= Dataset items =

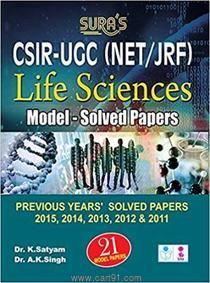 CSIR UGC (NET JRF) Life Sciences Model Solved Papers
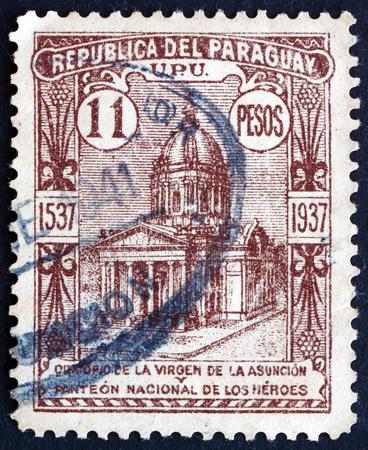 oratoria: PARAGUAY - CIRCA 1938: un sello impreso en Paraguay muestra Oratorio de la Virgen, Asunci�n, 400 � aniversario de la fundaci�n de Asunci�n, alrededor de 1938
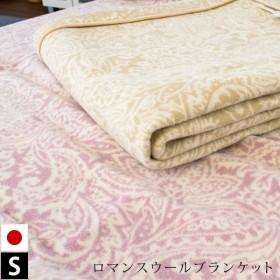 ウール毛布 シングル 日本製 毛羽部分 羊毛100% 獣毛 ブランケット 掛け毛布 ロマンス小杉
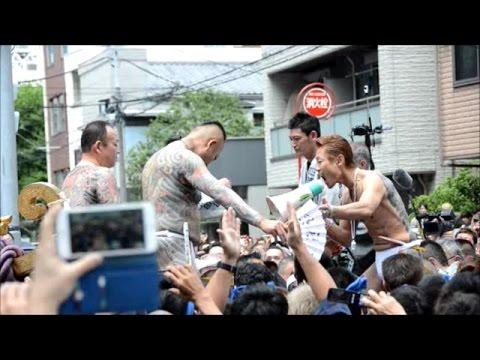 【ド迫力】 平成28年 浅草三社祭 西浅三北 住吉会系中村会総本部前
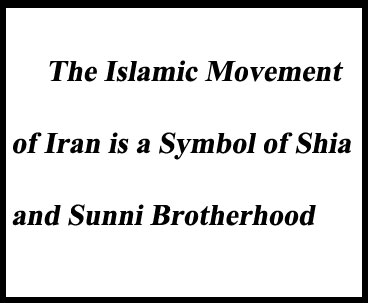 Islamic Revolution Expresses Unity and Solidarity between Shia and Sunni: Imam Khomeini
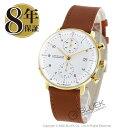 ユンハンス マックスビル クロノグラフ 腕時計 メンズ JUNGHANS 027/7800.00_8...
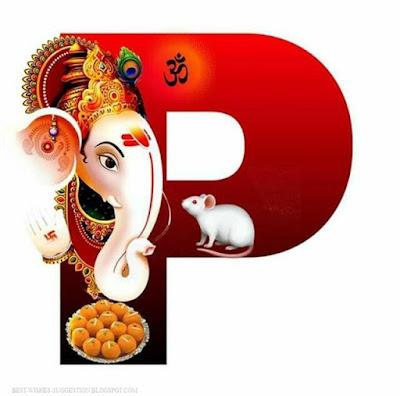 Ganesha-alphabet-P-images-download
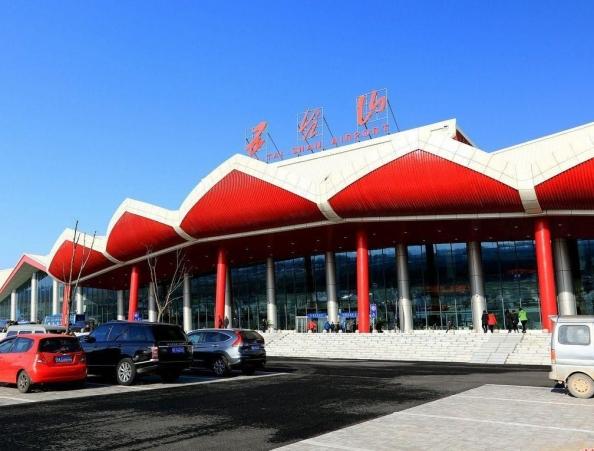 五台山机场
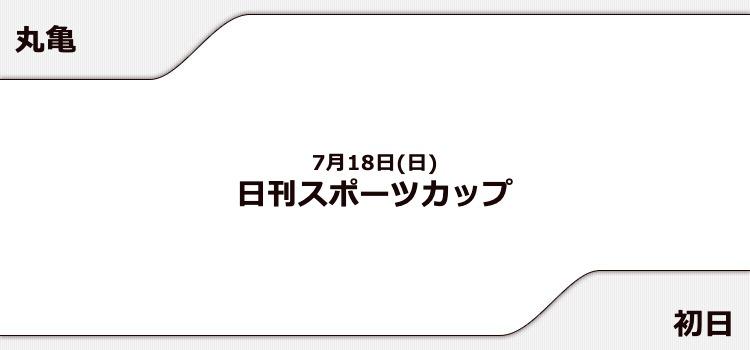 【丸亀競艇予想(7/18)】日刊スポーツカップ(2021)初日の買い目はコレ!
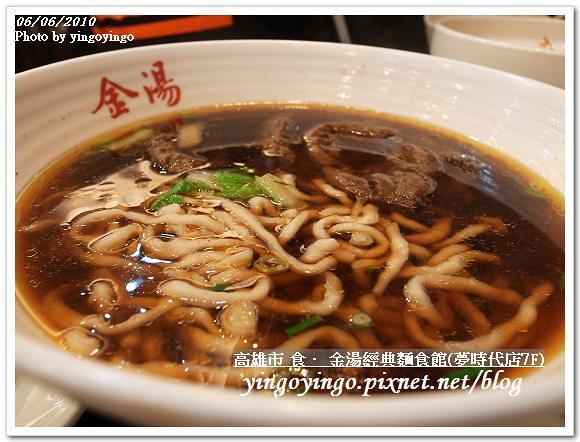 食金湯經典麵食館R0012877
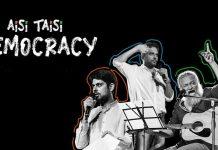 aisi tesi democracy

= What to do =
Transcribe the records above exactly as they appear, leaving out any pictures.

= Task output =
 CSIR UGC (NET JRF) Life Sciences Model Solved Papers
 oratoria: PARAGUAY - CIRCA 1938: un sello impreso en Paraguay muestra Oratorio de la Virgen, Asunci�n, 400 � aniversario de la fundaci�n de Asunci�n, alrededor de 1938
 ウール毛布 シングル 日本製 毛羽部分 羊毛100% 獣毛 ブランケット 掛け毛布 ロマンス小杉
 【ド迫力】 平成28年 浅草三社祭 西浅三北 住吉会系中村会総本部前
 Islamic Revolution Expresses Unity and Solidarity between Shia and Sunni: Imam Khomeini
 ユンハンス マックスビル クロノグラフ 腕時計 メンズ JUNGHANS 027/7800.00_8...
 Ganesha-alphabet-P-images-download
 五台山机场
 【丸亀競艇予想(7/18)】日刊スポーツカップ(2021)初日の買い目はコレ!
 食金湯經典麵食館R0012877
 aisi tesi democracy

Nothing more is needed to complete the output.